POSKOTA.CO.ID - Dunia kecantikan dan rias pengantin di Lombok sedang ramai skandal kepercayaan yang memicu debat publik. Seorang make up artist (MUA) yang viral dengan nama "Dea Lombok", dikenal dengan hijab dan penampilan femininnya, terbukti secara mengejutkan adalah seorang pria bernama asli Denny.
Kasus ini mencuat ke permukaan setelah sebuah unggahan dari akun Instagram @nasikrawumataram mengungkap identitas asli Denny, yang berasal dari Desa Mujur, Kecamatan Praya Timur, Lombok Tengah.
Penyamarannya didukung dengan penggunaan hijab dan mukena dalam kesehariannya, sehingga berhasil mengelabui banyak klien selama ini.
Baca Juga: Gus Elham Yahya Buka Suara Ditengah Kecaman, Usai Viralnya Video Cium Anak Kecil
Kepercayaan yang Terkoyak, Pengantin yang Merasa Dikhianati
Bagi banyak mantan kliennya, penemuan ini terasa seperti pengkhianatan. Seorang korban, yang enggan disebutkan namanya, membagikan pengalamannya melalui pesan langsung. Ia mengungkapkan kekagumannya awalnya pada penampilan "Dea" yang cantik.
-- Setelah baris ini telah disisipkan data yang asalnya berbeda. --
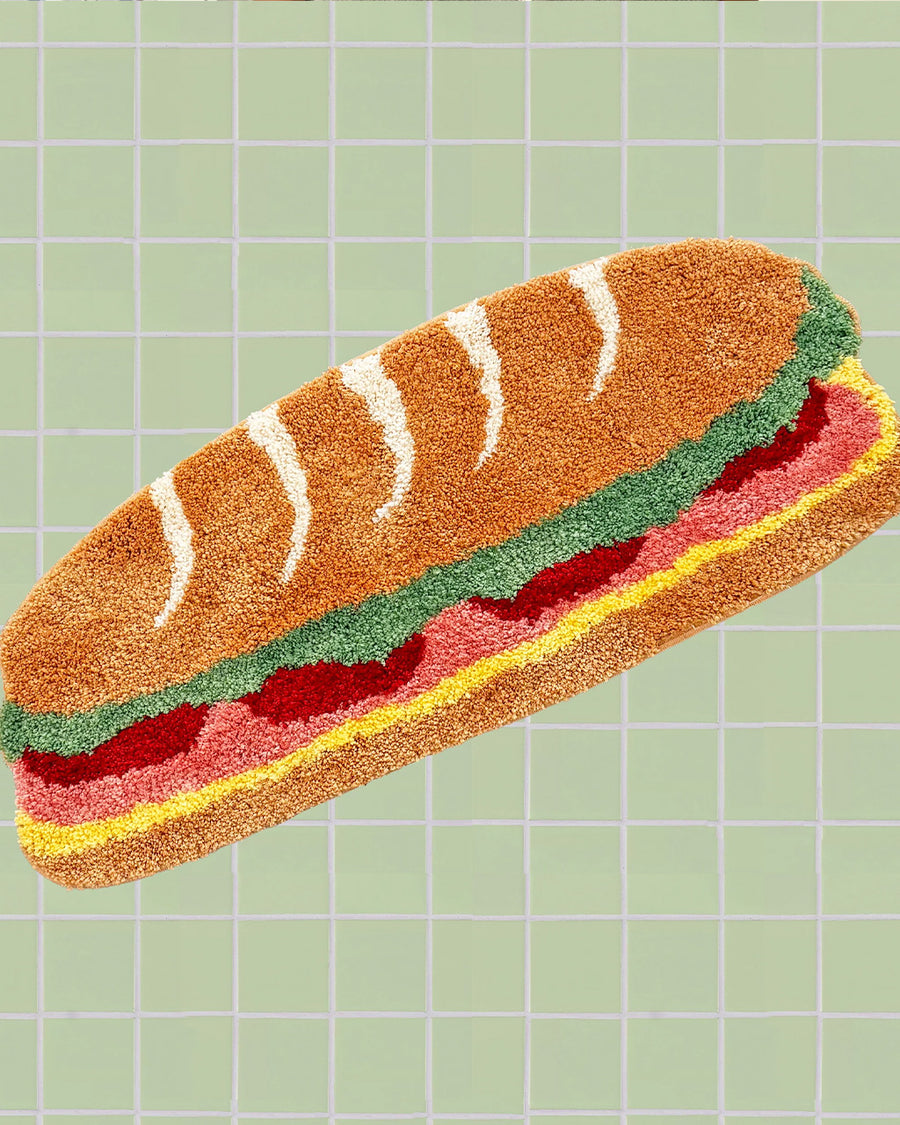 long hoagie shaped throw rug with lettuce, cheese and 'deli meat' center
“Waktu nikah saya pakai jasa MUA, dan waktu itu ternyata si D ini teamnya MUA yang saya pakai. Awalnya kagum karena penampilannya cantik banget,” tulisnya. “Dia yang masangin attire nya. Waktu itu saya nggak curiga karena mengira dia cewek tulen. Tapi setelah tahu, ternyata saya dipasangkan atribut oleh seorang pria.”
Unggahan serupa dari korban lain bermunculan, mengekspresikan rasa ketidaknyamanan, malu, dan merasa ditipu. Sentimen ini kemudian membanjiri media sosial, dengan banyak netizen menyoroti betapa rapuhnya fondasi kepercayaan dalam industri jasa yang sangat personal seperti rias pengantin.
Melampaui Penipuan: Tuduhan Pelanggaran Norma Agama
Skandal ini tidak hanya berhenti pada persoalan etika profesi. Akun @nasikrawumataram, yang pertama kali membongkar kasus ini, menuduh bahwa aksi Denny tidak hanya menipu secara sosial.
Tetapi juga berpotensi melanggar norma-norma keagamaan, mengingat interaksinya yang sangat dekat dengan perempuan-perempuan yang dirias dalam keadaan berhijab dan menggunakan mukena.
Hingga berita ini diturunkan, belum ada pernyataan resmi dari aparat penegak hukum setempat atau otoritas keagamaan seperti Majelis Ulama Indonesia (MUI) NTB.